Et puis il y a le grand coup, une chanson hors format pour les juke-boxes alors si importants pour la carrière d’une chanson puisqu’elle fait six minutes. Avec son complice Georges Garvarentz, Aznavour livre au monde, je dis bien au monde, la chanson qu’il attendait. A la fois nostalgique et romantique, les Plaisirs démodés réconcilie la génération Led Zeppelin et celle des boîtes d’après-guerre.

Enorme succès chez nous, ce titre trouve un écho encore plus phénoménal de l’autre côté de l’Atlantique puisque sa centaine d’adaptations en anglais notamment par Fred Astaire s’est vendue à plus de vingt millions d’exemplaires.

C’est une trouvaille puisque le message est les temps changent (clin d’œil à Bob Dylan et Black Sabbath alors N°1 des ventes) mais c’est le même amour qui anime la jeune génération et les réunit toutes.

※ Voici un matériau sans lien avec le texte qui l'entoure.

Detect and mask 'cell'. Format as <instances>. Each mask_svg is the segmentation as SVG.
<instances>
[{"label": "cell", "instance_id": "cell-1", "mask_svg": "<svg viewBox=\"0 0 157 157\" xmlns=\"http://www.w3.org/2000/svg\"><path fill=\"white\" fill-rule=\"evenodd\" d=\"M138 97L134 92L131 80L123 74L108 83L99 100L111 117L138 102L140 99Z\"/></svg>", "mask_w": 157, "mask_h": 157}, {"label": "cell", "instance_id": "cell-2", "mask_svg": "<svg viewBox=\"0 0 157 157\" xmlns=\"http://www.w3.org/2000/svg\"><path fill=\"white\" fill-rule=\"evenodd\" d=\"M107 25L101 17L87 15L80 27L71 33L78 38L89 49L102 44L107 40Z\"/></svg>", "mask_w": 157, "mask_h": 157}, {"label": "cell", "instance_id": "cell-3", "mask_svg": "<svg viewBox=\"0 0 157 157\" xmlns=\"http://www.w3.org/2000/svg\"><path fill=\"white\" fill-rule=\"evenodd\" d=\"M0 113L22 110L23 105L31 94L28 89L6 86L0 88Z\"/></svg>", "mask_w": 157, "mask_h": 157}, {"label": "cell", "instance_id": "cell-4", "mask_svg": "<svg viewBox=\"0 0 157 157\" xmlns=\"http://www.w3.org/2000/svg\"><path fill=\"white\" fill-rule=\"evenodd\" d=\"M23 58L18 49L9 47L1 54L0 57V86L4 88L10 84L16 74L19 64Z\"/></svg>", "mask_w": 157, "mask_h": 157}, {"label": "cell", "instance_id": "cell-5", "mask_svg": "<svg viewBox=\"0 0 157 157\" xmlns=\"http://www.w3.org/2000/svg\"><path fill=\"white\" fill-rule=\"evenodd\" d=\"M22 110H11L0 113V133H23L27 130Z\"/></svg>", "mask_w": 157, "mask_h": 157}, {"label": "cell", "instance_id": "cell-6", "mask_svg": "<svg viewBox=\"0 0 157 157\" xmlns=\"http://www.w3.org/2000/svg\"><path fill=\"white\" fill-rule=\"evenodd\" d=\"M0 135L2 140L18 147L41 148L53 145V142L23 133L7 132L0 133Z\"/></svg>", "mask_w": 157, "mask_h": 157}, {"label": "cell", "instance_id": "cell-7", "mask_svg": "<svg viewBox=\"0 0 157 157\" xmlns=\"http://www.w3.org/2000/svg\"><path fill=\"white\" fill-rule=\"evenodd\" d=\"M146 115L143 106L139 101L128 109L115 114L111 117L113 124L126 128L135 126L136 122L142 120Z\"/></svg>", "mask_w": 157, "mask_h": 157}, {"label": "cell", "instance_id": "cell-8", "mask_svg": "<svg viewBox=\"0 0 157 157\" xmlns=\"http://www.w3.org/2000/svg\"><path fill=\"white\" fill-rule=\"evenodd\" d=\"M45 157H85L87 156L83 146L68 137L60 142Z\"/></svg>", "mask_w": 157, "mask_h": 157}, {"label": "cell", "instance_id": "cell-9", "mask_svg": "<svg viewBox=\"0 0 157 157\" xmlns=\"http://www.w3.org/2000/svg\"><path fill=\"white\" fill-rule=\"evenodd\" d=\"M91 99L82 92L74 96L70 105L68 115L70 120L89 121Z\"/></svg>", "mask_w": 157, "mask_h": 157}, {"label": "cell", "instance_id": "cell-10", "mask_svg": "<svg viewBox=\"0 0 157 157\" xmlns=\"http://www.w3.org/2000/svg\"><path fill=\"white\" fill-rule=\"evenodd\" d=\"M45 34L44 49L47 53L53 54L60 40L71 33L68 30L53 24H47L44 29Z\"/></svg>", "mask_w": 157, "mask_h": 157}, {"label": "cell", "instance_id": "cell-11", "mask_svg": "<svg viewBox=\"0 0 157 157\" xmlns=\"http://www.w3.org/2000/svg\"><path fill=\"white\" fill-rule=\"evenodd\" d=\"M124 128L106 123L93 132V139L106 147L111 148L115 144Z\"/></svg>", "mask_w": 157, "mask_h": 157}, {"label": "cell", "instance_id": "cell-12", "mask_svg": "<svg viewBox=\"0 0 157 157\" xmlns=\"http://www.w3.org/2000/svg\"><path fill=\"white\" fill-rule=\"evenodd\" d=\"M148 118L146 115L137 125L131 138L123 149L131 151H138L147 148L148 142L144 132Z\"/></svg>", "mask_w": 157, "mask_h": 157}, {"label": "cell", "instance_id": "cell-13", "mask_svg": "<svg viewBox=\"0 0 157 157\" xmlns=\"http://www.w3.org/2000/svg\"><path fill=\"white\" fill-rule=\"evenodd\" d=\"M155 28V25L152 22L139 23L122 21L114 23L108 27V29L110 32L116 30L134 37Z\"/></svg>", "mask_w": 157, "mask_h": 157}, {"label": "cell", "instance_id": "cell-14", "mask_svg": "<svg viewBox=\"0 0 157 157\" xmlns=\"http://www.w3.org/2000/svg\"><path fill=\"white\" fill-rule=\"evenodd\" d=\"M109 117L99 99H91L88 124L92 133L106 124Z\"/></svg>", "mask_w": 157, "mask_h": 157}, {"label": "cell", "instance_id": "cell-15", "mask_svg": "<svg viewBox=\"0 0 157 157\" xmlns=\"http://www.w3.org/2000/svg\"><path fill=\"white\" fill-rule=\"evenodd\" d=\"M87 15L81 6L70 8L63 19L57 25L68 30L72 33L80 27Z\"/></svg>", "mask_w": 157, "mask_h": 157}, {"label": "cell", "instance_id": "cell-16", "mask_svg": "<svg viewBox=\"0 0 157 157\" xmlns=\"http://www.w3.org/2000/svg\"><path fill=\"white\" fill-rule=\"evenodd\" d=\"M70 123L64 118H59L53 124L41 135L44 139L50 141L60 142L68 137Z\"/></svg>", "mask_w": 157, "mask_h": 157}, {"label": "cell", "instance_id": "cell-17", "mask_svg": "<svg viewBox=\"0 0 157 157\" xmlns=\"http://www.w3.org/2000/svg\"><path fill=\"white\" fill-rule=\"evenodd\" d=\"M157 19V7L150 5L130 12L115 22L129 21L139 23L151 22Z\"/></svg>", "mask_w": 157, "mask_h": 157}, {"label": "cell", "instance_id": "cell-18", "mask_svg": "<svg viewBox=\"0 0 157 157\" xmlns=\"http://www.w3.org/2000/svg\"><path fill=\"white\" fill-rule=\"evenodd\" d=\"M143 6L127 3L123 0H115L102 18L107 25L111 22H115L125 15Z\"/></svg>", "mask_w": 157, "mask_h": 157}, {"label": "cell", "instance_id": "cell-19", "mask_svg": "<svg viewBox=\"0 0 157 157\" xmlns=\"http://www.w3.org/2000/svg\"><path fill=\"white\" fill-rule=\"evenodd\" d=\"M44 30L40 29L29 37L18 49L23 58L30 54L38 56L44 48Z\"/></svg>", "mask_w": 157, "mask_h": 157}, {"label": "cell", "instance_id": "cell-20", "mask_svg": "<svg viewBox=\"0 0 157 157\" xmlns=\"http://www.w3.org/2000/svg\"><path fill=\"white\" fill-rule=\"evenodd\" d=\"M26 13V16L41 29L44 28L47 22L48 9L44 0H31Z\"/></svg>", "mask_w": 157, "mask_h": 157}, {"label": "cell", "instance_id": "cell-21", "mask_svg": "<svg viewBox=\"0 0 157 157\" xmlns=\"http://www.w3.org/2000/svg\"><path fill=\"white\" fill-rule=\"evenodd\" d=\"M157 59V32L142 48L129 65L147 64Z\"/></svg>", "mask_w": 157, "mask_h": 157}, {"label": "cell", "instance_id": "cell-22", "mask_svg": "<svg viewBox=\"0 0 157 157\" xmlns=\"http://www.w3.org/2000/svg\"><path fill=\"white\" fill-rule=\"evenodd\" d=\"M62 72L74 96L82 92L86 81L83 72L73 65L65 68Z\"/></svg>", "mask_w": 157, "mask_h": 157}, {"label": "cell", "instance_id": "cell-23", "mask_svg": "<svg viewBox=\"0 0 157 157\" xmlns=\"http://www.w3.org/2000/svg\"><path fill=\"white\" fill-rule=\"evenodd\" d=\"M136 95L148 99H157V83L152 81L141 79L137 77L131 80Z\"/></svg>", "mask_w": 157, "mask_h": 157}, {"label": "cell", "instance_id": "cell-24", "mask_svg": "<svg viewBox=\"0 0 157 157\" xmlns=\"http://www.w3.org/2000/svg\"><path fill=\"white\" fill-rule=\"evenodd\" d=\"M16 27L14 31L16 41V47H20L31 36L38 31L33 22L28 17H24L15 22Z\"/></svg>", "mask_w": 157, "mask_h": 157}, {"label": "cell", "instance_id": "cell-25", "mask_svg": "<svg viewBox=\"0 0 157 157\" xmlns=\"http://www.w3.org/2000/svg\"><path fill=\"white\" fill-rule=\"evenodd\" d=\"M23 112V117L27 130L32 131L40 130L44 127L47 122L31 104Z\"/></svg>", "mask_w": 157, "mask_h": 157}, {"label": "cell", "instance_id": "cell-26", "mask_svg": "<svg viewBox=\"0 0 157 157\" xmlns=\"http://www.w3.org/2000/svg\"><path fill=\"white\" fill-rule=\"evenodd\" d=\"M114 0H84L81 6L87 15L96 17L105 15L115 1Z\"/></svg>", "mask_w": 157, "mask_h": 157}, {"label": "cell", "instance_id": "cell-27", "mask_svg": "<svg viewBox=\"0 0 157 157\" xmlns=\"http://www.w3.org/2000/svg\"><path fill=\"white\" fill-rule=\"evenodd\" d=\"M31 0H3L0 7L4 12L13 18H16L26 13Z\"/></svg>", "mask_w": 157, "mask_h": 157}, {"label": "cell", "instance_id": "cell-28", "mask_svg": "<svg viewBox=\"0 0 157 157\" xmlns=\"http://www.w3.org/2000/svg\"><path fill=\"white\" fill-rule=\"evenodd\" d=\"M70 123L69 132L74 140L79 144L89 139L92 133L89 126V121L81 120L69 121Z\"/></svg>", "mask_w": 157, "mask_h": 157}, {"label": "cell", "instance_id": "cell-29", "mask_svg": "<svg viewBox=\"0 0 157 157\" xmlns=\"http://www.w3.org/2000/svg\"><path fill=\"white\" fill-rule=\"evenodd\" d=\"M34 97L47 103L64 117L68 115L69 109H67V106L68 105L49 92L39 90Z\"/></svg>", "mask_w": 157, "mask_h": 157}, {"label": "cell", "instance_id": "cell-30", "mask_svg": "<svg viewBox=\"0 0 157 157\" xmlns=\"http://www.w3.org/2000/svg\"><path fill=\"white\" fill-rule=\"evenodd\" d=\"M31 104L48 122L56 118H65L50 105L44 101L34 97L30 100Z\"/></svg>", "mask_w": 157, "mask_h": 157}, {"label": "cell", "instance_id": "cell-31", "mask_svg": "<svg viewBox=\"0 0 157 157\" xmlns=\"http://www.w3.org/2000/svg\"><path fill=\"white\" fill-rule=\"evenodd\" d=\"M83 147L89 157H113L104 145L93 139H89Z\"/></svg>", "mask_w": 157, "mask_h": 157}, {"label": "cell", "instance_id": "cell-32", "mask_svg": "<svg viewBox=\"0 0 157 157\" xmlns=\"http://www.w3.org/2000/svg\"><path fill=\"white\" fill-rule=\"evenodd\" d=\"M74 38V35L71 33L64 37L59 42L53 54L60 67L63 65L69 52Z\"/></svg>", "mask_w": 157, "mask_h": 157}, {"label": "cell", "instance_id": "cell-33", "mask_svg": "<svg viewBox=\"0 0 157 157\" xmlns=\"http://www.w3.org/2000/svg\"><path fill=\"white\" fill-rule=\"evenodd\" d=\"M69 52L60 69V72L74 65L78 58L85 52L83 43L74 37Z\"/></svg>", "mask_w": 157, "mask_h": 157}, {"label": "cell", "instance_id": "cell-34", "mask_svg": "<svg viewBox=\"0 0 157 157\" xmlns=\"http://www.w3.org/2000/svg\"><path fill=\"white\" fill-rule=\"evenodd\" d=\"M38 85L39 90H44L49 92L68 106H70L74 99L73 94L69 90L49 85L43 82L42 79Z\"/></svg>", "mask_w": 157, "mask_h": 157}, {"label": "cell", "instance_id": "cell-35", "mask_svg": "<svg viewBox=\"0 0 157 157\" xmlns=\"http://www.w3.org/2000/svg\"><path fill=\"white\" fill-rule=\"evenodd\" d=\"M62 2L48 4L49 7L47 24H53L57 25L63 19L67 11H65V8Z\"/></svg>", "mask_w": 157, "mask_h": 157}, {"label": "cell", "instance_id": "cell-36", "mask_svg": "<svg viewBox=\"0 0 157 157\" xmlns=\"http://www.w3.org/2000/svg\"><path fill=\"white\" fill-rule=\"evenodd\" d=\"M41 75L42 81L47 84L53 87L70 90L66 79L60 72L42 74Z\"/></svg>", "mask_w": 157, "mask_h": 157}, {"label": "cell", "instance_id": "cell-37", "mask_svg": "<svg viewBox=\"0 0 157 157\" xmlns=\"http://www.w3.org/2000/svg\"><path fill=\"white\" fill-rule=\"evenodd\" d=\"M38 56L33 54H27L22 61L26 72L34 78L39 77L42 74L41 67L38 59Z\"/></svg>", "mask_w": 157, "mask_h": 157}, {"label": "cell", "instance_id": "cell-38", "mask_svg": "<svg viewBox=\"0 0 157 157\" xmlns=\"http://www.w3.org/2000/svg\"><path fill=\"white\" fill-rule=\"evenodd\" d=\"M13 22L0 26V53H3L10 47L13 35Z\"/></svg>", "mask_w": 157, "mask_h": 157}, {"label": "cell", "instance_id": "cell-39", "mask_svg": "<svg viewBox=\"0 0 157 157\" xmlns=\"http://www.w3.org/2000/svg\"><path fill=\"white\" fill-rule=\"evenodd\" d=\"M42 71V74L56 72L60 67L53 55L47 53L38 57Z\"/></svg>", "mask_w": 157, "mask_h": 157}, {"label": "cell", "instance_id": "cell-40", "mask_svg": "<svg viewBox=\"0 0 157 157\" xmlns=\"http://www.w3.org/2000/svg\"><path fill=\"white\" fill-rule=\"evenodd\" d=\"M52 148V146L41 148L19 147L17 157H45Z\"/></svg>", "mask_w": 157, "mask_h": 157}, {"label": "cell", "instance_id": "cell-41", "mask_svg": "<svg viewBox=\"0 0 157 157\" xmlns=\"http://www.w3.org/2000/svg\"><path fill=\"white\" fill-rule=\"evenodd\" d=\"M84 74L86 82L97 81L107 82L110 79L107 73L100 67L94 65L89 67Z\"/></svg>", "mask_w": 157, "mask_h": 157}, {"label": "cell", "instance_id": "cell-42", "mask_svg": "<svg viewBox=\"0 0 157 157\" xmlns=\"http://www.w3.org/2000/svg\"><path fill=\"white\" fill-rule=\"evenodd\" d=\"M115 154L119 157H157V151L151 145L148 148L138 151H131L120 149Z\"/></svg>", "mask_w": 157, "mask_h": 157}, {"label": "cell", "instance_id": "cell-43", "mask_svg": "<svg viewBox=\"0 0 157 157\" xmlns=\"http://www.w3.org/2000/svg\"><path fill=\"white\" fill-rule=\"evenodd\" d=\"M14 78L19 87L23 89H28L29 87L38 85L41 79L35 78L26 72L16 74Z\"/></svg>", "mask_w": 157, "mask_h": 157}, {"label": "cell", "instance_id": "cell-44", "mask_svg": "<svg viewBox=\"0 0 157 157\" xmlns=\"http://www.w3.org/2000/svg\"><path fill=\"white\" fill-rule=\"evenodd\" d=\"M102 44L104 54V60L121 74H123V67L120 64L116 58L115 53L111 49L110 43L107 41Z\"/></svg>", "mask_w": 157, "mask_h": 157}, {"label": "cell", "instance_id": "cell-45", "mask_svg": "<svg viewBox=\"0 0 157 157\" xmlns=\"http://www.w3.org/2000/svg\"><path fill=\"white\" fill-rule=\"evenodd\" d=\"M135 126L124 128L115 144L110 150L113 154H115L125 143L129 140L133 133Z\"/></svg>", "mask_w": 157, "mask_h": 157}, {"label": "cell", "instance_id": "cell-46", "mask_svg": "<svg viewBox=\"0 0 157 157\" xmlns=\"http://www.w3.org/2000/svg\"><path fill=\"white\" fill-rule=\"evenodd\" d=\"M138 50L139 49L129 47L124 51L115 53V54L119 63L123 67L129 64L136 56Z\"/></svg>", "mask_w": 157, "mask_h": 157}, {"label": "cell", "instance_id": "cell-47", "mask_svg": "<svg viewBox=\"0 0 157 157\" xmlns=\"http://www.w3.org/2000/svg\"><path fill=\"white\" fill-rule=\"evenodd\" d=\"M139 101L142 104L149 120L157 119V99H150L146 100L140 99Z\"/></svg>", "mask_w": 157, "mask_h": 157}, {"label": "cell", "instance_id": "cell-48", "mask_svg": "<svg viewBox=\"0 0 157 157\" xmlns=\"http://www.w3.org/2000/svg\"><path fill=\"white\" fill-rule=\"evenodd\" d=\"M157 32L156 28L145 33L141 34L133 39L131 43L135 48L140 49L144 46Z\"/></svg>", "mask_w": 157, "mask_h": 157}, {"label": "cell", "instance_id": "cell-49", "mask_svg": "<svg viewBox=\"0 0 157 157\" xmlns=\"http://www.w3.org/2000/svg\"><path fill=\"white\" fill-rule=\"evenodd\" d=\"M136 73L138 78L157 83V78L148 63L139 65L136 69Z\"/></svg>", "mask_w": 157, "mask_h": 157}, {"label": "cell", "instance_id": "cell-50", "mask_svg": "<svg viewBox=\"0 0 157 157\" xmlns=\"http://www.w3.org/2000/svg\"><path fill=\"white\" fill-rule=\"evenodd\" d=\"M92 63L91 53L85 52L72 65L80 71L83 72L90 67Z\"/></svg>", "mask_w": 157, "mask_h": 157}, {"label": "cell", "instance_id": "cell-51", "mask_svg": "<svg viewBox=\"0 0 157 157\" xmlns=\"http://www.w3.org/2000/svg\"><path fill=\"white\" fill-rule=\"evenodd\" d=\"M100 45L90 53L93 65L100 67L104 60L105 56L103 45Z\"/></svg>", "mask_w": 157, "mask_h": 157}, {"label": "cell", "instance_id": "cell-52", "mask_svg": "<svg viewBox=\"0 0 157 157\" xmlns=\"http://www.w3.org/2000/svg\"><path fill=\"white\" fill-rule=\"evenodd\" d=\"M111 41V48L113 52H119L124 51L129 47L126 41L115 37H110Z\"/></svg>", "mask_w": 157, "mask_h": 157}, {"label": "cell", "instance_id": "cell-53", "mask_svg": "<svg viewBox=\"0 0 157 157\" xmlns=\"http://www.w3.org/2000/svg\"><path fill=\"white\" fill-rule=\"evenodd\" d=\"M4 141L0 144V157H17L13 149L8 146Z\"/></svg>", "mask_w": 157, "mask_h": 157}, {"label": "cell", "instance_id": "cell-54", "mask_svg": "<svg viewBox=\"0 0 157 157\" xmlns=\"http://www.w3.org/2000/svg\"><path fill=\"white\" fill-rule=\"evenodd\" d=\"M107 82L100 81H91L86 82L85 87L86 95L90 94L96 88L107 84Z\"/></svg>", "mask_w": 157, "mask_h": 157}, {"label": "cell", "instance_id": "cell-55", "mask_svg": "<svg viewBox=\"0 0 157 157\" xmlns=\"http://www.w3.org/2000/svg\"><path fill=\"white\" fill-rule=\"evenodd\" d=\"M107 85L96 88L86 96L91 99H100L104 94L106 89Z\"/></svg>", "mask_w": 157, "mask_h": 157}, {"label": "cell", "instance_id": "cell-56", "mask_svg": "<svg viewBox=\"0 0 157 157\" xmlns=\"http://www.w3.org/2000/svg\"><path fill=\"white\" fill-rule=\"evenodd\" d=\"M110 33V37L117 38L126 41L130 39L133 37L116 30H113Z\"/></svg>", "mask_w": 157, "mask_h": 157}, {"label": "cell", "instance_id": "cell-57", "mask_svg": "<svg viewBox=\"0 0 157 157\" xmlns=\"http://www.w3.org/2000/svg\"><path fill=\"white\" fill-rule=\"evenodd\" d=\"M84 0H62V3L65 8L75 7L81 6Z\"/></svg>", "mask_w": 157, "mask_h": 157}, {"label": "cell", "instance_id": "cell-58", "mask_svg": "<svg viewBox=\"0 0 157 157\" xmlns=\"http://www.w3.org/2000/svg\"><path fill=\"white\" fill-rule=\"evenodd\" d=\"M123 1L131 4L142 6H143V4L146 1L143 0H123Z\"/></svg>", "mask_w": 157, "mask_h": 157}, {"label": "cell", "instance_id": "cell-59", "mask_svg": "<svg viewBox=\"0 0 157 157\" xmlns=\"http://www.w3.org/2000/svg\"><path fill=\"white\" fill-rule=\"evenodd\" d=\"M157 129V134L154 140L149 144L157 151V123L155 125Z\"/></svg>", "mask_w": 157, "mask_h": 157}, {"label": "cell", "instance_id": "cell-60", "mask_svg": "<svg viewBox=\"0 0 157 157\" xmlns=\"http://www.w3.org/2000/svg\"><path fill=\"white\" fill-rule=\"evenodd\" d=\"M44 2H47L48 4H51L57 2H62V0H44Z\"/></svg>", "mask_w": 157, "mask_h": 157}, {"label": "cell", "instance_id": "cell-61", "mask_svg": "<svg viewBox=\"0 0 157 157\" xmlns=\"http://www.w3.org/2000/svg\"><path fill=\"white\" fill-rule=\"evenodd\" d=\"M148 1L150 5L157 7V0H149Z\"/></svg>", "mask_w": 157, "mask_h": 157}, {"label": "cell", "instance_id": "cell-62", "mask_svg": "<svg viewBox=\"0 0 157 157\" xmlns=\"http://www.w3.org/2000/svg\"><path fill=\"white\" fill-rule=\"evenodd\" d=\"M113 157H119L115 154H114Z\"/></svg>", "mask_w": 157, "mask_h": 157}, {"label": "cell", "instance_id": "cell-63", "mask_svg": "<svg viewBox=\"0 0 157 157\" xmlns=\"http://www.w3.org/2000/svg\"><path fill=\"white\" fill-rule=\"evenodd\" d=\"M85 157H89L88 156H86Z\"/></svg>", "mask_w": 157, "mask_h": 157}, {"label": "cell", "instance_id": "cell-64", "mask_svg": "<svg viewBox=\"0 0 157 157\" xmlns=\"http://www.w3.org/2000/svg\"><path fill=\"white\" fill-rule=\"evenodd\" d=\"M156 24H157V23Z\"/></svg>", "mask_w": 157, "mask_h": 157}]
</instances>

Les années ont passé. Près de vingt ans de succès pour Aznavour qui commence déjà à faire le bilan et regarder les années écoulées. Un comble quand on pense que plus de quarante ans après, il est toujours là et toujours aussi adulé.

Et puis il y aura Mes emmerdes, le jazz toujours, au milieu de ces courants musicaux toujours plus nombreux qui apparaissent du reggae au disco en passant par le heavy metal. Aznavour est toujours là, la Bohème est désormais lointaine.

ARTISTE ASSOCIÉ
CHARLES AZNAVOUR
Né à Paris de parents arméniens le 22 mai 1924, Charles Aznavour (nom de naissance : Shahnourh Varinag Aznavourian) est décédé à Mouriès (Bouches-du-Rhône), le 1er octobre 2018, à l'âge de 94 ans. S'il n'était guère de bon ton d'encenser Charles Aznavour à ses débuts dans les années 1950, soixante ans plus tard il est devenu l'une des dernières icônes de la chanson française. Son verbe poétique a fait mille fois le tour du monde, faisant rejaillir aux amoureux la passion envolée. Echappant aux modes, l'auteur, compositeur et interprète a traversé les époques, une plume à la main. Auteur d'un répertoire riche et pérenne, il a continué d'enchaîner disques et tournées jusqu'à l'âge canonique de 94 ans et d'offrir ses impressions sur le temps qui passe, comme en témoigne les derniers albums Aznavour Toujours (2011) et Encores (2015). Sa carrière commencée en 1946 et poursuivie jusqu'à sa mort en 2018 est l'une des plus longues de la chanson française.